De CO2-uitstoot bij de productie van elektriciteit, fossiele brandstoffen of hernieuwbare brandstoffen («well-to-tank»- emissies) wordt, voor zover deze plaatsvindt op Nederlands grondgebied, in de PBL-analyse van het ontwerpKlimaatakkoord toegerekend aan de sector elektriciteit. Dit is een logische benadering om dubbeltelling van CO2-uitstoot te voorkomen. Om die reden richt ook het CARbontax-model zich op de veranderingen in de omvang en samenstelling van het personenautopark in Nederland en leidt daar de TTW-CO2-emissies uit af. Deze benadering is conform de richtlijn van het Intergovernmental Panel on Climate Change (hierna: IPCC) waarin wordt voorgeschreven dat in de mobiliteitssector alleen de «directe» (oftewel TTW) emissies van de voertuigen wordt gerapporteerd en geraamd. De emissies voor de productie van brandstof, auto en elektriciteit vallen onder de sectoren industrie en elektriciteit, voor zover deze plaatsvinden op Nederlands grondgebied.

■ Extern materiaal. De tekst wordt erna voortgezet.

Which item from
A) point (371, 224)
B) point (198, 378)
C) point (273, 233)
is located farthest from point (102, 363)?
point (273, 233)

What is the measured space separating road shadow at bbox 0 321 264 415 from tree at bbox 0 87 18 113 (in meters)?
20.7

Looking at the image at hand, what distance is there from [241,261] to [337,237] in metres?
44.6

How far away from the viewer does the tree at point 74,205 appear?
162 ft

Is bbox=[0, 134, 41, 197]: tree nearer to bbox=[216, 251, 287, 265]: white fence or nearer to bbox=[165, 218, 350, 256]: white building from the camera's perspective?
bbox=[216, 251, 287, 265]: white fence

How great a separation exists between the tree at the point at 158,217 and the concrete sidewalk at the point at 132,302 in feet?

Is er op enig moment overgestapt op de «tank-to-wheel»-benadering voor elektrisch rijden in combinatie met de fictie dat elektrische auto’s (bijna) altijd op groene stroom rijden? Kunt u toelichten wanneer en waarom dat is gebeurd?
Er is geen sprake geweest van een dergelijk verzoek of een overstap van WTW naar TTW. Bij de doorrekening van een integraal pakket zoals de Nationale Energie Verkenning (hierna: NEV) of het ontwerpKlimaatakkoord wordt de CO2-uitstoot van de extra elektriciteitsvraag voor elektrische auto’s meegenomen bij de sector elektriciteit. Dit is de meest logische rekenmethode en is tevens in lijn met de richtlijn van het IPCC. Zie ook antwoord op vraag 9.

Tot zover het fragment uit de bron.